• _Passage shown_:
I’ve had obsessive-compulsive disorder (OCD) since I was a child, and I like to think I’ve got a pretty good handle on it after years of careful management.
Many people think that OCD is just a lot of handwashing and being pedantic about how you arrange the pens on your desk.
These can certainly be factors, but for me it boils down to something more simple – wanting to make sure bad things don’t happen, and feeling responsible for stopping them.
Mental health is a sliding scale, everyone wants to prevent negative impacts on their lives – it’s human nature. But how far are you willing to go to do this? For someone with OCD, it can result in doing things that they believe will lessen this perceived threat – be it washing their hands until they crack and bleed, or switching a light switch on and off 30 times. It might make sense to you or it might seem like a rationale they’ve plucked from thin air.
As a child, I would worry about leaving taps on. There was no reason for this, our family home had never flooded, nor can I remember us ever even having a leaky faucet – but I would get up countless times in the night to make sure it was off, doubting I had done it right in the previous checks.
These worries changed and adapted as I grew up, and I’m generally quite good at knowing when something is making me irrationally anxious and dealing with it. In fact, in some ways it’s made me a more thorough, if irritatingly pedantic, reporter – although sometimes lying awake at night worrying about a small detail in a story can be painful (to be absolutely clear, I am still more than capable of making many, many mistakes).
Then along came COVID-19, and suddenly everyone was thinking in a similar way to me. Contamination fears were rife, the public were washing down their groceries in the bath – it felt strange to have people on my wavelength.
But this situation was effectively my kryptonite. I’m 24 and healthy, I’m not even vaguely worried about becoming seriously ill with covid; I know my chances are good. But suddenly the life of everyone’s granny and grandad seemed to be in my hands – get the guidance wrong while being an asymptomatic carrier, and it felt like it’d be my fault they became very sick, or even died.
Now, rationally, I know that you can do your best – you can follow the rules as far as possible, but the chances are that at some point in the past few months you’ve looked up and realised someone has edged (accidentally) too close to you in the supermarket. That is life, we have to accept that these strange processes will not always work perfectly.

• _Extracted entries_:
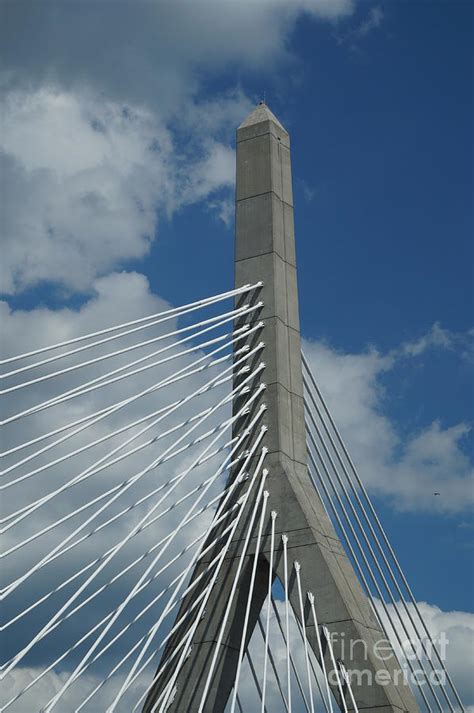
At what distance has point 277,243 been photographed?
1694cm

---

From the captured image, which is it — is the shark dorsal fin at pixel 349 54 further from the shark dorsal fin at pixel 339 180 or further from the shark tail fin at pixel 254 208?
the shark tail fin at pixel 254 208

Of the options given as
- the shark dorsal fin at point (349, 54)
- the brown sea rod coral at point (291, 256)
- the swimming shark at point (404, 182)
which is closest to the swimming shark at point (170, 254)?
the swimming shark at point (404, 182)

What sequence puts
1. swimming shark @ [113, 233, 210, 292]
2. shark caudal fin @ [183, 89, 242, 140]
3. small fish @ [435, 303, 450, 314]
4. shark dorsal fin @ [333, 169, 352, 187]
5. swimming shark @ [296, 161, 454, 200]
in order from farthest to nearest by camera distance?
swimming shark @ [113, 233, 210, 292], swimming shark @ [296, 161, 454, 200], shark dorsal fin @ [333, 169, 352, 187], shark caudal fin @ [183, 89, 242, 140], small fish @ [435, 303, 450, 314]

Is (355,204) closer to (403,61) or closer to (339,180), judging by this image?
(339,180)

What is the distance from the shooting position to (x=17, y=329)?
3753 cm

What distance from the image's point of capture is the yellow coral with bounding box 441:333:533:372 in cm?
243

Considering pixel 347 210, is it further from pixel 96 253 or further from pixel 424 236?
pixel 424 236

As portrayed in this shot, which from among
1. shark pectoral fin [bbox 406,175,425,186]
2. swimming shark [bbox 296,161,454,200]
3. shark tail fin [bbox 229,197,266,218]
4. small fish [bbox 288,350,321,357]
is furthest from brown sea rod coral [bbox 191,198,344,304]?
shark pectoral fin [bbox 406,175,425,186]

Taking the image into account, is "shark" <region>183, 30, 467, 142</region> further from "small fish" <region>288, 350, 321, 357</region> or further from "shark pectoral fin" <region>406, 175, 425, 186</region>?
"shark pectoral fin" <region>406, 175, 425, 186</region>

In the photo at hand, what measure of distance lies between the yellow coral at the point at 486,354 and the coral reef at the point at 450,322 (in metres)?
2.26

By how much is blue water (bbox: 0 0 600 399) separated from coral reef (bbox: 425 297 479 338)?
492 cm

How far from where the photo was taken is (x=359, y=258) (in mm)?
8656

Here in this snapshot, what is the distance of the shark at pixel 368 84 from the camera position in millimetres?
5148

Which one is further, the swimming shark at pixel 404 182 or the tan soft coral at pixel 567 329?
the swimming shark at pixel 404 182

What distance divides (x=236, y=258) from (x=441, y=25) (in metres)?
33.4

==

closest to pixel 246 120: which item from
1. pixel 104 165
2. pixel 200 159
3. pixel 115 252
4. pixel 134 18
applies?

• _Apply what you read_:
#1 In the essay on OCD, what did the writer worry about leaving on as a child?
#2 Reproduce the portion of the essay on OCD starting at "But this situation" and ending at "or even died.".

• _Outputs for the tasks_:
#1 Taps.

#2
But this situation was effectively my kryptonite. I’m 24 and healthy, I’m not even vaguely worried about becoming seriously ill with covid; I know my chances are good. But suddenly the life of everyone’s granny and grandad seemed to be in my hands – get the guidance wrong while being an asymptomatic carrier, and it felt like it’d be my fault they became very sick, or even died.